Dundas Manor, which was announced in 2020, saw its cost rise to $63 million. Ministry funding covers $45 million, and leaves an $18.5 million gap. The WDMH Foundation has been working tirelessly to raise this money, some of which came from municipal commitments, including $4 million from SDG Counties. The organization still has $3.5 million to raise, and whatever has not been raised will be financed by the Manor. The provincial funding is not insignificant, but under the old model on a per-bed basis, only accounts for 71 per cent of the project cost. Maxville Manor will receive 85 per cent of the total cost to build the project from the province. If Dundas Manor was included in this new formula at 85 per cent it would add at least $8.5 million more provincial dollars. That means $8.5 million less would need to be funded through the WDMHF efforts, and keeping $8.5 million in the community for other needs.
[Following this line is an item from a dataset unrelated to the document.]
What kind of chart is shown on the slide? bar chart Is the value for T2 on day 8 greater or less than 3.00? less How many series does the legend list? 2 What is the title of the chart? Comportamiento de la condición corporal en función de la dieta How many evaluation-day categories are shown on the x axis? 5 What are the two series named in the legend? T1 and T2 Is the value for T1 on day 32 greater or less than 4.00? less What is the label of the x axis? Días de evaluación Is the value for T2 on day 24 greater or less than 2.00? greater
Dundas Manor and Maxville Manor were both on the same development track initially. Maxville’s project was delayed due to cost estimates and scope of project work. That delay works to that project’s benefit. Dundas Manor’s proponents did all the right work in the right way, followed all the rules and got everything to the point of being ready to go. For that effort, under the new funding formula, Dundas Manor receives an $8.5 million penalty for following exactly what they were supposed to do. This is not the only not-for-profit LTC project to be penalized like this. Maple View Lodge in Athens is an $86 million project by Leeds and Grenville County. The province is funding only $43 million of that project. Under the new funding formula, that project would receive $30 million more in funding!
There are many not-for-profit LTC home projects already under construction in Ontario. All started because they jumped through the right hoops, did the work, and were ready to go. They should not be penalized for having already started construction, and receive the same funding that new projects receive. To do less is to penalize communities for being proactive.